Abusing Go, AWS Lambda and bloom filters to make a true Australian serverless search engine

Who are you?

"Officially" technical lead/principal at Kablamo but a "code monkey" at heart.

I blog boyter.org code free software github/boyter/ I run searchcode.com also on the x.com @boyter activitypub @boyter@honk.boyter.org

https://boyter.org/

Everything is there, so feel free to go to sleep

My hobby; search engines

early termination, syntax highlighting, matching, snippet extraction, rate limiting, index, bot detection, ranking, distributed algorithms, caching, tokenization, string searching, regular expressions, data structures, line detection, duplicate detection, literal extraction, unicode, case insensitive matching etc...

searchcode.com

Lambda/Serverless Weaknesses

  • Persistance
  • Performance
Never do at runtime what you can do at compile time.

The idea!

Compile the index INTO the lambda and deploy that

  • 50 MB zipped binary
  • 75 GB of space to store all your lambda's
  • AWS Lambda 1,000,000 free requests per month
  • AWS Lambda 400,000 seconds of compute time per month

Proving the theory

Brute Force

package main

func main() {
	index := []string{
		"Memcached vs Redis - More Different Than You Would Expect",
		"You Don't Need a Library for File Walking in Go",
		// ... 99,997 more ...
		"Lessons Learnt Building for the Atlassian Marketplace",
	}

	for _, x := range index {
		strings.Contains(x, "searchterm")
	}
}

This does not work...

Several seconds per search...

Add an index

Structured list. Keys point at data so searches are faster.

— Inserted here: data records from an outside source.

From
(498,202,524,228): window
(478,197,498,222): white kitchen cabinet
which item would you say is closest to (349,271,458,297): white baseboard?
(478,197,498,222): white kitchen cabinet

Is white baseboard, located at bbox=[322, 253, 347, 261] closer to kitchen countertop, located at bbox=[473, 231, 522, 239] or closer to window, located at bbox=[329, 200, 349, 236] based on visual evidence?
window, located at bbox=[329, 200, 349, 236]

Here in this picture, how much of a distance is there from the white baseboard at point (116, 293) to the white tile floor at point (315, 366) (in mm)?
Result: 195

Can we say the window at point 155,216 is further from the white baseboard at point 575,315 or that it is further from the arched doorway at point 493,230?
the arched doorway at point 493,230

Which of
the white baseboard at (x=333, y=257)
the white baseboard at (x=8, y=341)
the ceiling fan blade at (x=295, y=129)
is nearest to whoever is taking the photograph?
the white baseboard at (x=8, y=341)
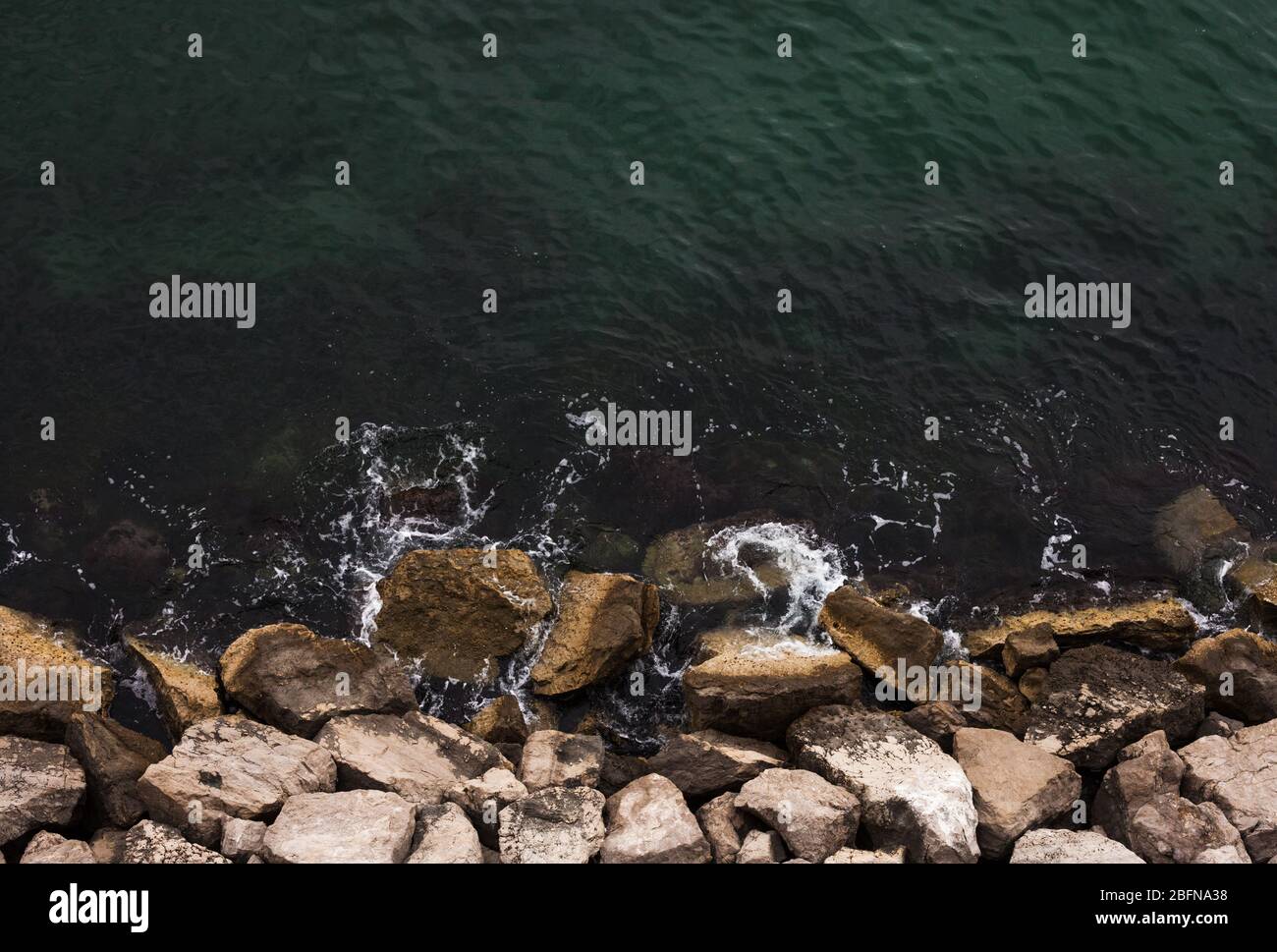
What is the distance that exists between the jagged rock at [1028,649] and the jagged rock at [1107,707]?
35cm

Given a term, return id's which contain it.

Textbook 101 index


index = map[string][]int{
	"serverless": []int{3,1337},
	"days": []int{1,2,3,4,5,6,1337},
	"brimful": []int{7,45},
	"asha": []int{45},
}

not compressed, list walking can be slow

Add Complexity

My attempt

Two turkeys taped together does not make an eagle.

How about bloom filters?

A.K.A Bitsliced signatures

Bloom filter: Empty

16 boolean's in an array

Add

Hash the term 3 times and set the bits

Add second

3 more bits set

Overlapping bits

"big" and "dog" share 2 bits

Hit

hash "big" and check bits

Miss

one bit position is 0 so miss

False Positive

"big" and "yellow" supplied bits

Bloom filter: search

8 bit bloom filter

Check bit positions 1 and 7. Document 4 matches.

for each bloomfilter
	for each bit
		check if bit location in filter is set
	if all matching bits are set
		record possible match

Advantages

  • Compressed. Only using several bits per term!
  • Just arrays of bools, easy to embed in code

Problem

8x overhead per bit because of how languages work...

Illustration

Can we do better?

In theory; theory and practice are the same. In practice they arent.

Bitfunnel

Good enough for Dan Luu? Good enough for you.

Fixes

Rotate the filter. Documents now on columns not rows.

Fetch row 1 and 7 same as previous example

Logically & all rows

Pos 1 is true, so document 4 matches

Results?

This reduces the amount of RAM we need to access by a huge factor for larger bloom filters.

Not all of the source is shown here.